What we want to look at instead is the functional DoE analysis. Here we have as well a profiler, but we can now plug the production parameters that we got from the first model that we developed. Therefore, knowing the target production parameters that we want to use, we can generate a fake spectrum or a synthetic spectrum, we can call it. This is a spectrum of a sample that was never produced. It could be wrong, but it can give some ideas to the scientists about what you would expect to get from these new production parameters.
To sum up, we can say that now we move from production parameters to infrared spectrum. We have a second model that uses the wavelet model to generate synthetic spectrum. I imagine this to be like when you're baking a cake, now you have the recipe but you got also a snapshot picture of the final cake. It doesn't explain you how to do it but it adds information about what you want to achieve.
Finally, we can move from model to test. That means that we can give the R&D team a new recipe and also the synthetic spectrum of that recipe. Together with this information, they can try to develop the new catalyst and see if the model is validated or is wrong.

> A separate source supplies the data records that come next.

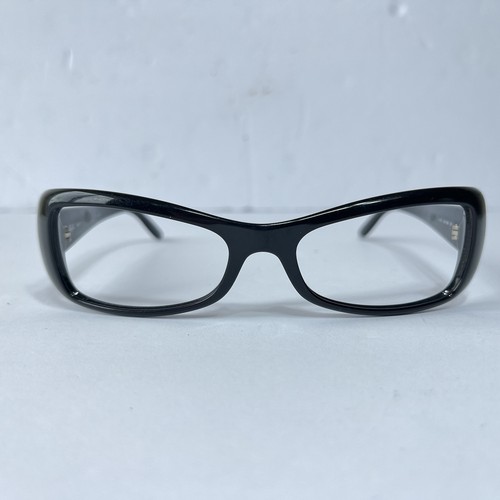 Vintage ray ban rb4074 601 - ray-ban,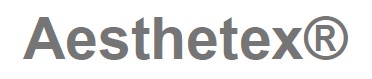 Aesthetex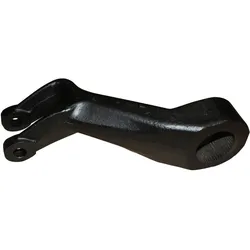 Hebel (links) Original Belarus MTS | 40-4605021-A2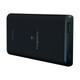 product variation THERM-IC Universal Slim 10mah Powerbank (T41-0703-001) image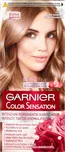 Garnier Color Sensation 110 ml 8.12…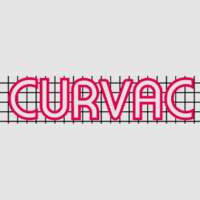 Curvac
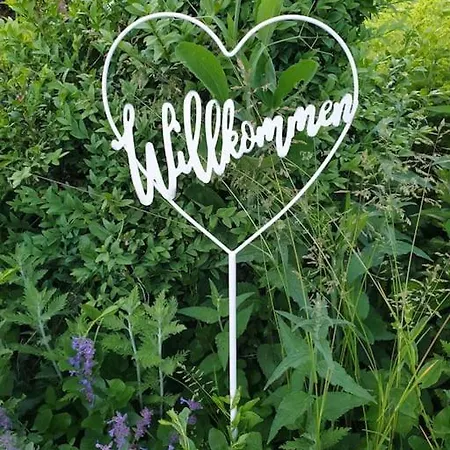 דירה Claudia הגנאו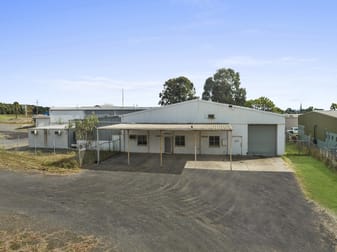 2C Thistle Street Golden Square VIC 3555 - Image 1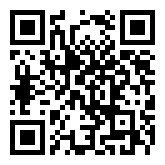 http://www.07rj.cn/post/34542.html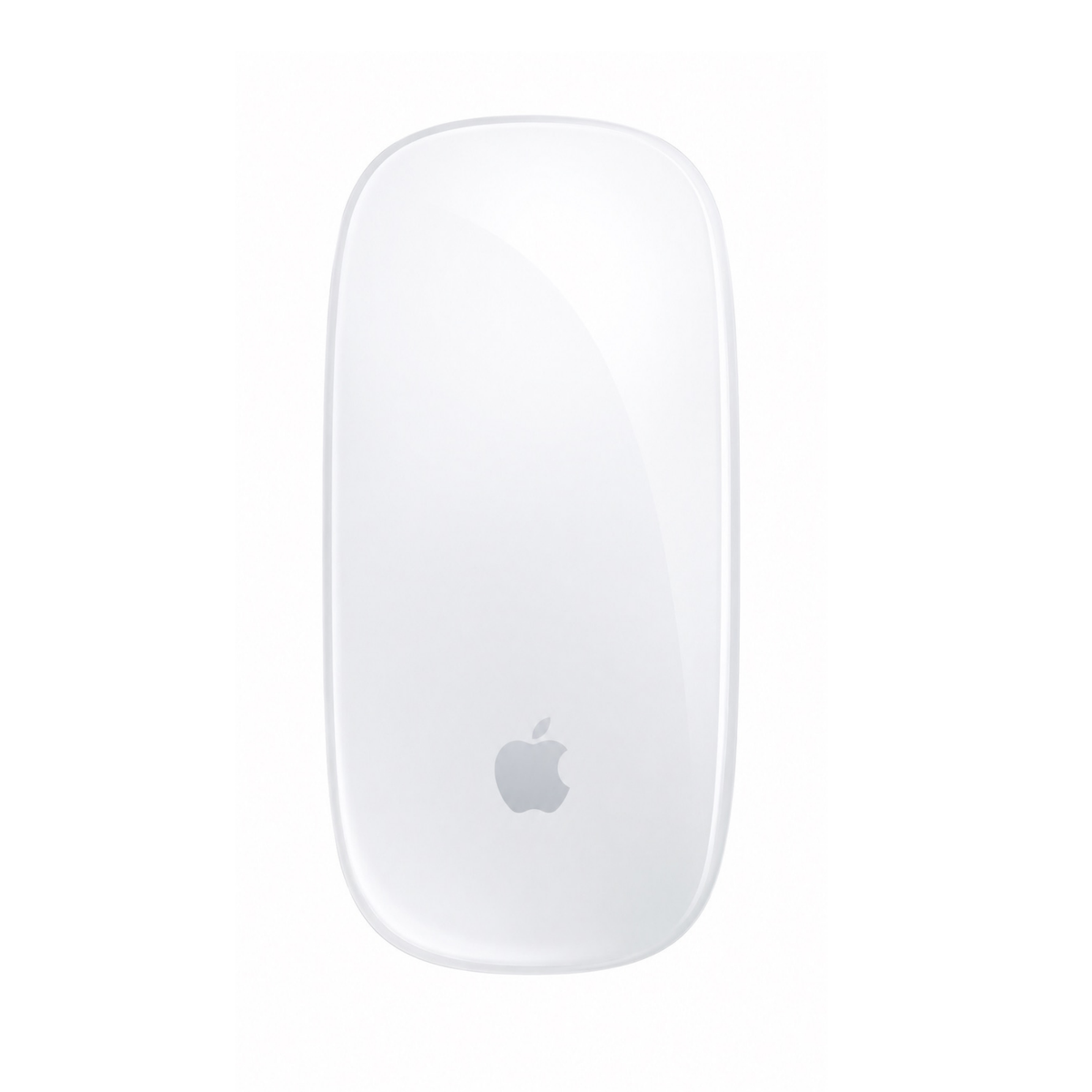 Like new magic mouse White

Another thing the group can do is look back at the previous samples. Now we have half of the samples that were not tested. Those are the black dots in the slide. We can look for outliers. Is there a sample that could perform really good that we haven't looked at? We actually have one. So that's another test we can do.
Looking at future work, I added this slide that was at the beginning just to say that we focused on the production parameters and the IR spectra, but we haven't really looked at these 21 more columns of characterization data.
In the future, we could spend some time trying to identify the most predictive parameters in these 21 columns and create maybe a new model from this characterization data to the response and use this model as a screening model to avoid testing samples that would not perform as good. That's the end of the presentation.